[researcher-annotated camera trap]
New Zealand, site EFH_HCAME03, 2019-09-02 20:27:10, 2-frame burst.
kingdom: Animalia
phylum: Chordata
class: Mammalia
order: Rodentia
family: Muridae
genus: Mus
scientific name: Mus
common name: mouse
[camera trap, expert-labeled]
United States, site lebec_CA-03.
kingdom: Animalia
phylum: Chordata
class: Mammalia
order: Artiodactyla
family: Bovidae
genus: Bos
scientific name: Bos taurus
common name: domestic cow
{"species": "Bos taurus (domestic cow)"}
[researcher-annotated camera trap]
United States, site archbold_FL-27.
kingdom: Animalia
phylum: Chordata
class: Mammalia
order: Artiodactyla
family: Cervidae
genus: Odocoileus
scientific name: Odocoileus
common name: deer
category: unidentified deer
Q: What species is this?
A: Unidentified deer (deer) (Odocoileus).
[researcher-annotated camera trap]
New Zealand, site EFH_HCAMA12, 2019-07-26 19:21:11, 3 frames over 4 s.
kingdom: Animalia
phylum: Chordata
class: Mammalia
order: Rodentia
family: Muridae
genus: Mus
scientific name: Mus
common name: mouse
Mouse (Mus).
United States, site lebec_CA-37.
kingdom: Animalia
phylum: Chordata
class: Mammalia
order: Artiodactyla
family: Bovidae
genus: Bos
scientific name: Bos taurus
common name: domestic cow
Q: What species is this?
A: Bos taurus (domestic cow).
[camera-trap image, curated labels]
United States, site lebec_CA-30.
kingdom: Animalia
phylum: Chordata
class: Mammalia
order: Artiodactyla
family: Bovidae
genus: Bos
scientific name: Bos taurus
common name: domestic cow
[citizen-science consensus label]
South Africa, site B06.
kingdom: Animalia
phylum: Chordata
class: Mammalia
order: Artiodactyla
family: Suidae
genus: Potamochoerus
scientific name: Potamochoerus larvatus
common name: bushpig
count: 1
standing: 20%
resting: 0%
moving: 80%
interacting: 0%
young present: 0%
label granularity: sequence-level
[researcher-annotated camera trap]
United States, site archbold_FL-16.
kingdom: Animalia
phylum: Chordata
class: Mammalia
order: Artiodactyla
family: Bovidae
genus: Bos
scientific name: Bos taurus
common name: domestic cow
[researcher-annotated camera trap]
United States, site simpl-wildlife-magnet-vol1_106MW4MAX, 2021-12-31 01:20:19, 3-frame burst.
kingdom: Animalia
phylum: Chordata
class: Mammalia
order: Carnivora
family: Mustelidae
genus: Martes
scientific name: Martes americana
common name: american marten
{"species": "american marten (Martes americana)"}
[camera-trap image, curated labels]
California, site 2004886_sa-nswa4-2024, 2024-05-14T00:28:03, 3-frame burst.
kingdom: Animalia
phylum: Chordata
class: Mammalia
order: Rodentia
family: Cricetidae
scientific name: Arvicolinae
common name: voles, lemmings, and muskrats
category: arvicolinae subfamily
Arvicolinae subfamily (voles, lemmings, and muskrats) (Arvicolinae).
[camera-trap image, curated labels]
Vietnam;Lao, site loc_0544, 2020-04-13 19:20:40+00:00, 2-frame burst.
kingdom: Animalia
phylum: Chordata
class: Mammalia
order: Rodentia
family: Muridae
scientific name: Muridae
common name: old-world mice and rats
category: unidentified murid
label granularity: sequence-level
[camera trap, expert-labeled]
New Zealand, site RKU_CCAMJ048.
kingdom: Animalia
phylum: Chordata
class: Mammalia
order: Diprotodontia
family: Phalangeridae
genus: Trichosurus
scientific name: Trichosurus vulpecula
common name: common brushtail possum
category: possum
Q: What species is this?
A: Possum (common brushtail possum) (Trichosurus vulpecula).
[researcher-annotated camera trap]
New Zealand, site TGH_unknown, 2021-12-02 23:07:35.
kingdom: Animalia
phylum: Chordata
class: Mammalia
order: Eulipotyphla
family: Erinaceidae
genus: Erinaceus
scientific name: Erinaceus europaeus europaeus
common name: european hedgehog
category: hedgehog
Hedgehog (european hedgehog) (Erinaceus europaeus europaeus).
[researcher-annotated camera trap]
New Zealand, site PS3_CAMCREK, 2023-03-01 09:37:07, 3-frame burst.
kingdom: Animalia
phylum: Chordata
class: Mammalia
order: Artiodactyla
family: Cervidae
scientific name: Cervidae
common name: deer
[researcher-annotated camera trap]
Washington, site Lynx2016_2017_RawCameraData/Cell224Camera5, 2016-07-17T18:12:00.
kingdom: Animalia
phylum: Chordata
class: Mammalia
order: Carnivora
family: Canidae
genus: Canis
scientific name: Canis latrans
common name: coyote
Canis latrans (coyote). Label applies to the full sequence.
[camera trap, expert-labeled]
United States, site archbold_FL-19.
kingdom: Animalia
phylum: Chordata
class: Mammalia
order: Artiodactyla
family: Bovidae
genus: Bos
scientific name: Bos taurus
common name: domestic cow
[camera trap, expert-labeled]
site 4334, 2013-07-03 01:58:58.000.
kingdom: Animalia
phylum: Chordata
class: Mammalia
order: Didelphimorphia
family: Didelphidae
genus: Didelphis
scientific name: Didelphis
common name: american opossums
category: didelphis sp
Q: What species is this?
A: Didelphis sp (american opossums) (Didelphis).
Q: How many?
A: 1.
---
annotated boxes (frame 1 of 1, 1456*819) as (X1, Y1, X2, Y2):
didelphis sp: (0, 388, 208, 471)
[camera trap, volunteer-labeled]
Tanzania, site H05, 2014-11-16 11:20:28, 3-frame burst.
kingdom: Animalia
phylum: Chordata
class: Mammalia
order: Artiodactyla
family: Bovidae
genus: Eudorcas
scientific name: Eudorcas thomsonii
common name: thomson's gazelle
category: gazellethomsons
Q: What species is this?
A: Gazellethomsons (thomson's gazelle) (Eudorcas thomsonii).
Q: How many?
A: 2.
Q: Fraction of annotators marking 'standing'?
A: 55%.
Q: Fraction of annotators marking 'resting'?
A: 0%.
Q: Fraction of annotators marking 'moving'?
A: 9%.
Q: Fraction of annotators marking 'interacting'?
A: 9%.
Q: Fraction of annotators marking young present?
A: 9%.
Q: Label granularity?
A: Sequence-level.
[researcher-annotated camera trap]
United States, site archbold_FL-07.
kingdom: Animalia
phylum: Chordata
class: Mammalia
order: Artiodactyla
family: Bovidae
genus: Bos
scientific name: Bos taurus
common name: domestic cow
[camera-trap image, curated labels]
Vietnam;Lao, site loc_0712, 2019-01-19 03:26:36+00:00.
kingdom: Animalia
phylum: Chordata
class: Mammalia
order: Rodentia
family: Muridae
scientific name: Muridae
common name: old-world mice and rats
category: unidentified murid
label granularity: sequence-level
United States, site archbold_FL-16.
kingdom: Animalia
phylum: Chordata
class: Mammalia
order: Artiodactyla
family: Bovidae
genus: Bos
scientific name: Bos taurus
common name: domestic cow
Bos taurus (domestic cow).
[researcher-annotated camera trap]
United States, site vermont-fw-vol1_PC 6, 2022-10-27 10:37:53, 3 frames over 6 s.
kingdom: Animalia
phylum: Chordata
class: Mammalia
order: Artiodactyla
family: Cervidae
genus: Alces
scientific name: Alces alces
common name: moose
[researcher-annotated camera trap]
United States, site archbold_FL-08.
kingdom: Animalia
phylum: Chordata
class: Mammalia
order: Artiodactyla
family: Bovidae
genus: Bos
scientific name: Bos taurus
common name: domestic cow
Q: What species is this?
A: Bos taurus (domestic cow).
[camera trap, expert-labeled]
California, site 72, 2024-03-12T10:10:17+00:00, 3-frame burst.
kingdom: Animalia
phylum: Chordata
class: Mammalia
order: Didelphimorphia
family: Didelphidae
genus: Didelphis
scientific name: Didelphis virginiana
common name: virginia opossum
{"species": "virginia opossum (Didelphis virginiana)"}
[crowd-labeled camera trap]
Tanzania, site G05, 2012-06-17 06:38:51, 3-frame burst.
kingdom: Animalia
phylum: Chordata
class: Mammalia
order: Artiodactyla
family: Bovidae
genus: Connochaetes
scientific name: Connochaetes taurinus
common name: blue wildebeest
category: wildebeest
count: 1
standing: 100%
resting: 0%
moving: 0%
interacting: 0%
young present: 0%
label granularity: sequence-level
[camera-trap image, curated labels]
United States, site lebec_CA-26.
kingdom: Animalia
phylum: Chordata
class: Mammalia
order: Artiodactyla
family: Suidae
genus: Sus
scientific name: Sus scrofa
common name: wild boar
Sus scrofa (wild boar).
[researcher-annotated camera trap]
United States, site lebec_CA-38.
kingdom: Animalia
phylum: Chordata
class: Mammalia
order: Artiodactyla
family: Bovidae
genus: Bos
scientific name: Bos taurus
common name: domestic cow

+ + + +

Return all lines above that mention the word "burst".

New Zealand, site EFH_HCAME03, 2019-09-02 20:27:10, 2-frame burst.
United States, site simpl-wildlife-magnet-vol1_106MW4MAX, 2021-12-31 01:20:19, 3-frame burst.
California, site 2004886_sa-nswa4-2024, 2024-05-14T00:28:03, 3-frame burst.
Vietnam;Lao, site loc_0544, 2020-04-13 19:20:40+00:00, 2-frame burst.
New Zealand, site PS3_CAMCREK, 2023-03-01 09:37:07, 3-frame burst.
Tanzania, site H05, 2014-11-16 11:20:28, 3-frame burst.
California, site 72, 2024-03-12T10:10:17+00:00, 3-frame burst.
Tanzania, site G05, 2012-06-17 06:38:51, 3-frame burst.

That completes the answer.